EXERCISE GOAL: Locate "What is the distance from the camera" in the listing below, then output the line holding it and every line after it, exactly and with nothing else.

THE DATA:

- - -

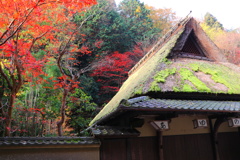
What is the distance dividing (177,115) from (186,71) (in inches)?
101

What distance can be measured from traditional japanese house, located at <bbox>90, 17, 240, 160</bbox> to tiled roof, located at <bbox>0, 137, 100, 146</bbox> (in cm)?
34

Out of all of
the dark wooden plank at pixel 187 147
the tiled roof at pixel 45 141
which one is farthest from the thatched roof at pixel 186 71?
the dark wooden plank at pixel 187 147

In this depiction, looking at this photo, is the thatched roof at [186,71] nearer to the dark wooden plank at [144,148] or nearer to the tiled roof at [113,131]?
the tiled roof at [113,131]

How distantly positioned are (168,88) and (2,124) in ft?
24.0

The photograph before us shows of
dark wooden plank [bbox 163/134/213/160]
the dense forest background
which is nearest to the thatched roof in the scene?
dark wooden plank [bbox 163/134/213/160]

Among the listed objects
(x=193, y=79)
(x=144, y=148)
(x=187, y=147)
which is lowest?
(x=187, y=147)

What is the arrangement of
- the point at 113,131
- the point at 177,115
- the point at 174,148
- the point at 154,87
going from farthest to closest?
the point at 174,148, the point at 154,87, the point at 177,115, the point at 113,131

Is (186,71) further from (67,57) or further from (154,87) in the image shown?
(67,57)

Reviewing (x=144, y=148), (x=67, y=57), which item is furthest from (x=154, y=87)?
(x=67, y=57)

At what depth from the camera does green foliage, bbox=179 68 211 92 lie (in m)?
5.71

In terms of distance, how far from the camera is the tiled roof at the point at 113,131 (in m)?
3.90

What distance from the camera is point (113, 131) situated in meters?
4.18

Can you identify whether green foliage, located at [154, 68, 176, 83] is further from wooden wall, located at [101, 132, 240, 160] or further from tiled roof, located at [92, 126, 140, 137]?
tiled roof, located at [92, 126, 140, 137]

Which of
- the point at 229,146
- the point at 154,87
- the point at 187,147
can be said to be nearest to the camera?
the point at 154,87
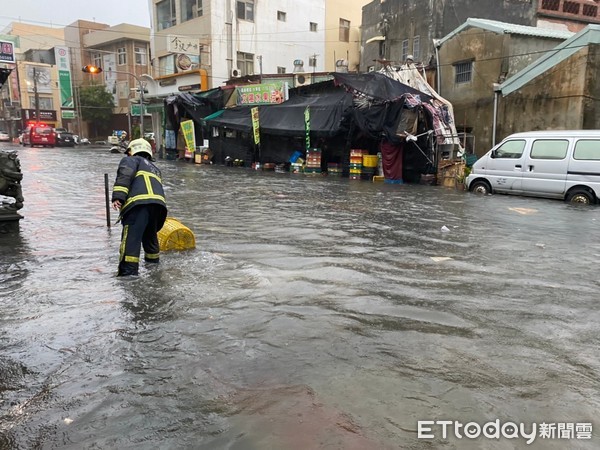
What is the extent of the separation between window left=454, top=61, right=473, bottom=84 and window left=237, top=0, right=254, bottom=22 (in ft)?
63.8

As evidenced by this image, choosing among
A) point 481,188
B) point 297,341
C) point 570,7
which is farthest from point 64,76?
point 297,341

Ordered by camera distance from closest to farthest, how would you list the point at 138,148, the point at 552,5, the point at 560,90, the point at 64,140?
the point at 138,148 → the point at 560,90 → the point at 552,5 → the point at 64,140

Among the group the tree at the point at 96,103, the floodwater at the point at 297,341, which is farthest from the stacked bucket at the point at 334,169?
the tree at the point at 96,103

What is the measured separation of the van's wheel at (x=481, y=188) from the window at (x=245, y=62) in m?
23.7

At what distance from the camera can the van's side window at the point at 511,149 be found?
489 inches

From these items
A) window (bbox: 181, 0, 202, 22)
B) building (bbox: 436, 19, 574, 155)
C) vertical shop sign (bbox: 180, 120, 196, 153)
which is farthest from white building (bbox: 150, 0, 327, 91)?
building (bbox: 436, 19, 574, 155)

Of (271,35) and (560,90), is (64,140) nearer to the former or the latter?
(271,35)

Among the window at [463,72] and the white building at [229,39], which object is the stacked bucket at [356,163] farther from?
the white building at [229,39]

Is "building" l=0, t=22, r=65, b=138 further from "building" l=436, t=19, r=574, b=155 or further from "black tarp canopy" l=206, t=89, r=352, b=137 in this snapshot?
"building" l=436, t=19, r=574, b=155

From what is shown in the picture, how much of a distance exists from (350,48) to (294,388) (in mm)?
39715

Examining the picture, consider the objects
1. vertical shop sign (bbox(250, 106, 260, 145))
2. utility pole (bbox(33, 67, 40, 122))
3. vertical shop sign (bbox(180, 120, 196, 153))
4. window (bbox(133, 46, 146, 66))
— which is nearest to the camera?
vertical shop sign (bbox(250, 106, 260, 145))

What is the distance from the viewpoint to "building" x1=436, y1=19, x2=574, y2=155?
17.1 metres

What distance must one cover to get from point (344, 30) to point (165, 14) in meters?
14.2

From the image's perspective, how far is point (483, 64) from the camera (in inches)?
695
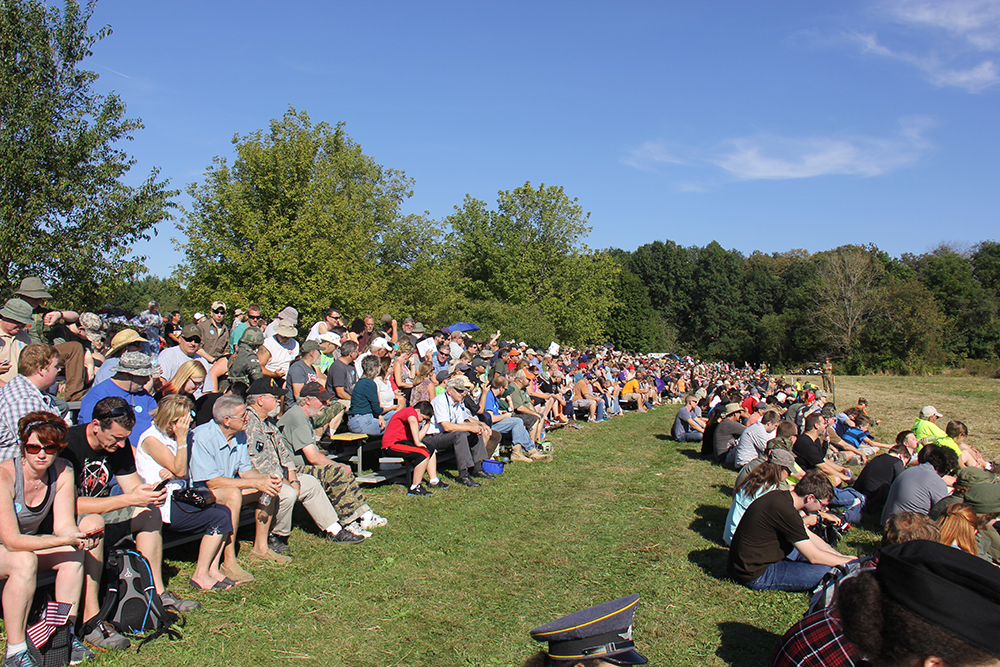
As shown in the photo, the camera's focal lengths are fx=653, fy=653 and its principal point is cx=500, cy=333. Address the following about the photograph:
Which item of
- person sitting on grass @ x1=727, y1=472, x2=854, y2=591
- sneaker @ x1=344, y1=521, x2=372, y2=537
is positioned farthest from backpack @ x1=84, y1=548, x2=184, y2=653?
person sitting on grass @ x1=727, y1=472, x2=854, y2=591

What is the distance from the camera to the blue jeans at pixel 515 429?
1128cm

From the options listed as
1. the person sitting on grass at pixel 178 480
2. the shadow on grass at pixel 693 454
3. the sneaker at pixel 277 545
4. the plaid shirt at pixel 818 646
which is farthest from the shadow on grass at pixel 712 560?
the shadow on grass at pixel 693 454

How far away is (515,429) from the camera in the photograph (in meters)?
11.3

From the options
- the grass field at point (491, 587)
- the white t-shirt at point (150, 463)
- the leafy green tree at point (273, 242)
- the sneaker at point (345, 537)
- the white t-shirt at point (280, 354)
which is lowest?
the grass field at point (491, 587)

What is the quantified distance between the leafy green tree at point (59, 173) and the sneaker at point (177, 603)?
40.3 ft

- - -

THE REPLY:
What is the distance from the camera to the blue jeans at pixel 515 429?
1128cm

From the options listed as
1. the person sitting on grass at pixel 178 480
2. the shadow on grass at pixel 693 454
3. the sneaker at pixel 277 545
4. the plaid shirt at pixel 818 646
which is farthest from the shadow on grass at pixel 712 560?
the shadow on grass at pixel 693 454

How far away is (515,429) from the camera in the photograph (in meters)?
11.3

From the options
- the grass field at point (491, 587)
- the white t-shirt at point (150, 463)
- the leafy green tree at point (273, 242)
- the sneaker at point (345, 537)
- the white t-shirt at point (280, 354)
which is lowest?
the grass field at point (491, 587)

What is the quantified distance between the leafy green tree at point (59, 173) and the sneaker at point (177, 603)?
40.3 ft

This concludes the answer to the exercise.